* _YOUR INSTRUCTIONS_
What's wanted is each entry repeated verbatim, minus its images.

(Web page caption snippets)
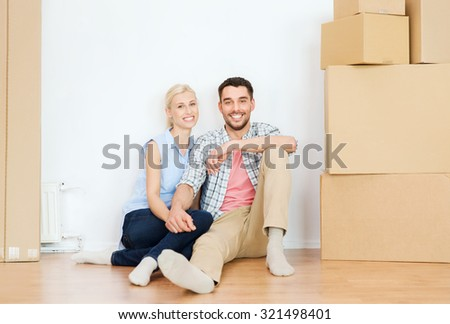 home, people, repair, moving and real estate concept - happy couple with many cardboard boxes sitting on floor at new place - stock photo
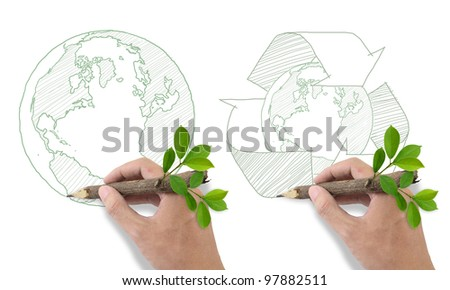 Male hand drawing recycle and world symbol.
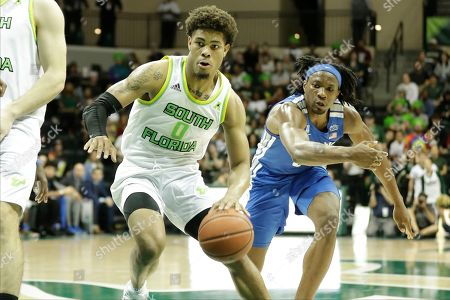 South Florida guard David Collins (0) drives around Memphis forward Precious Achiuwa (55) during the second half of an NCAA college basketball game, in Tampa, Fla. Memphis won the game 68-64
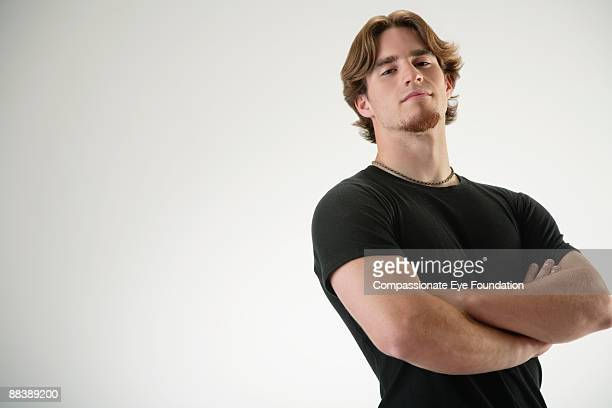 "portrait of man with arms crossed - ""compassionate eye"" stock pictures, royalty-free photos & images"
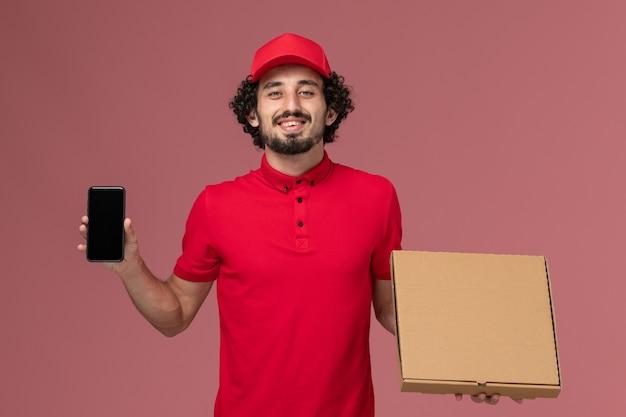 Mensageiro masculino de camisa vermelha e capa de frente segurando uma caixa de entrega de comida vazia com o telefone na parede rosa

* _EXERCISE OUTPUT_
 home, people, repair, moving and real estate concept - happy couple with many cardboard boxes sitting on floor at new place - stock photo
 Male hand drawing recycle and world symbol.
 South Florida guard David Collins (0) drives around Memphis forward Precious Achiuwa (55) during the second half of an NCAA college basketball game, in Tampa, Fla. Memphis won the game 68-64
 "portrait of man with arms crossed - ""compassionate eye"" stock pictures, royalty-free photos & images"
 Mensageiro masculino de camisa vermelha e capa de frente segurando uma caixa de entrega de comida vazia com o telefone na parede rosa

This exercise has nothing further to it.